Author | : Ivette M. Vargas-O'Bryan |
Publisher | : Routledge |
Total Pages | : 283 |
Release | : 2014-11-20 |
Genre | : Social Science |
ISBN | : 1317689941 |
Recent academic and medical initiatives have highlighted the benefits of studying culturally embedded healing traditions that incorporate religious and philosophical viewpoints to better understand local and global healing phenomena. Capitalising on this trend, the present volume looks at the diverse models of healing that interplay with culture and religion in Asia. Cutting across several Asian regions from Hong Kong to mainland China, Tibet, India, and Japan, the book addresses healing from a broader perspective and reflects a fresh new outlook on the complexities of Asian societies and their approaches to health. In exploring the convergences and collisions a society must negotiate, it shows the emerging urgency in promoting multidisciplinary and interdisciplinary research on disease, religion and healing in Asia.
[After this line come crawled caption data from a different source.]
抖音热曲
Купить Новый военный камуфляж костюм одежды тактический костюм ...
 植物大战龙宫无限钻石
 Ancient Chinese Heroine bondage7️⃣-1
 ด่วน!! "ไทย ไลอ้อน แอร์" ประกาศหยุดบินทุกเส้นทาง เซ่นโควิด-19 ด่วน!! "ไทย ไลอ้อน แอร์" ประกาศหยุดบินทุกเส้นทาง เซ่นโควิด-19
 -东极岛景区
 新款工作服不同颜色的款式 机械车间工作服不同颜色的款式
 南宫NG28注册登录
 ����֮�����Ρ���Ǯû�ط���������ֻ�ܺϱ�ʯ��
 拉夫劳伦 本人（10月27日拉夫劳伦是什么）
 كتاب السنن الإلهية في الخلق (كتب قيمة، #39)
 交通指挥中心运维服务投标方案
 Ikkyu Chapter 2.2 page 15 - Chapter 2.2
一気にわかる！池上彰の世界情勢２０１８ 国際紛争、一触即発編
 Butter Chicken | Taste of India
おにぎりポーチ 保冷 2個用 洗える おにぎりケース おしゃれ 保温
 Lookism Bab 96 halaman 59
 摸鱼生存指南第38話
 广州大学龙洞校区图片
Drawing on original fieldwork, contributors present their latest research on diverse local models of healing that occur when disease and religion meet in South and East Asian cultures. Revealing the symbiotic relationship of disease, religion and healing and their colliding values in Asia often undetected in healthcare research, the book draws attention to religious, political and social dynamics, issues of identity and ethics, practical and epistemological transformations, and analogous cultural patterns. It challenges the reader to rethink predominantly long-held Western interpretations of disease management and religion. Making a significant contribution to the field of transcultural medicine, religious studies in Asia as well as to a better understanding of public health in Asia as a whole, it will be of interest to students and scholars of Health Studies, Asian Religions and Philosophy.